Excerpted data =>
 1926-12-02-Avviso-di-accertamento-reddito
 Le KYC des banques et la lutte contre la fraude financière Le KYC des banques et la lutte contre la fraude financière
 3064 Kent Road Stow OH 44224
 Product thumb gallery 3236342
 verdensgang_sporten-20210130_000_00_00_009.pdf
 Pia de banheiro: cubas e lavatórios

==

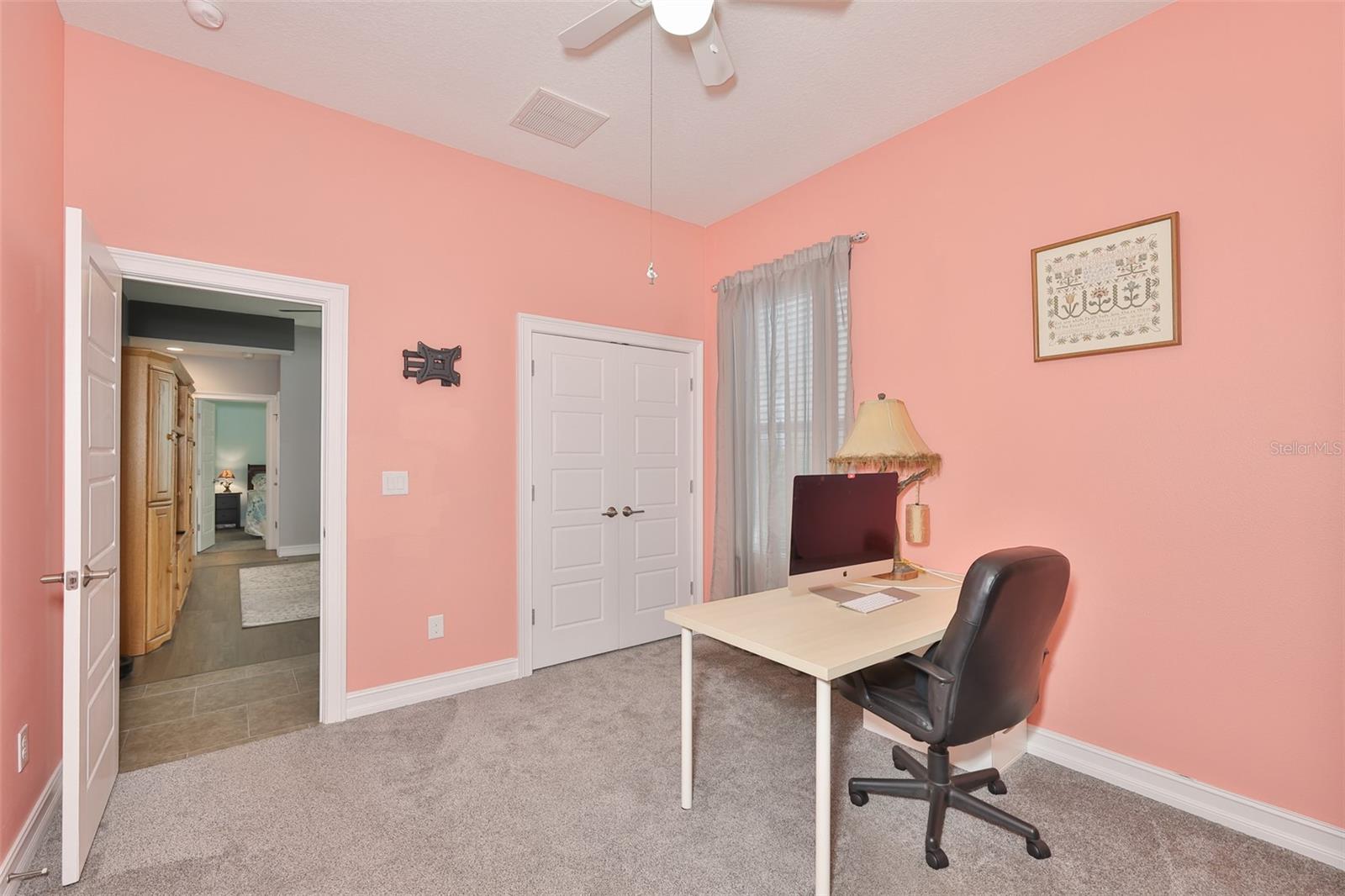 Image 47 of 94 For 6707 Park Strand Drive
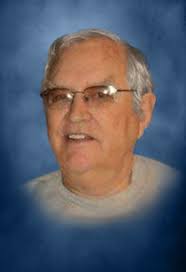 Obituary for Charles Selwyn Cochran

Instructions for the task =>
The reply should consist solely of the lines above from the one that has "1926-12-02-Avviso-di-accertamento-reddito" through the one that has "Pia de banheiro: cubas e lavatórios", reproduced exactly.

Problem solution =>
 1926-12-02-Avviso-di-accertamento-reddito
 Le KYC des banques et la lutte contre la fraude financière Le KYC des banques et la lutte contre la fraude financière
 3064 Kent Road Stow OH 44224
 Product thumb gallery 3236342
 verdensgang_sporten-20210130_000_00_00_009.pdf
 Pia de banheiro: cubas e lavatórios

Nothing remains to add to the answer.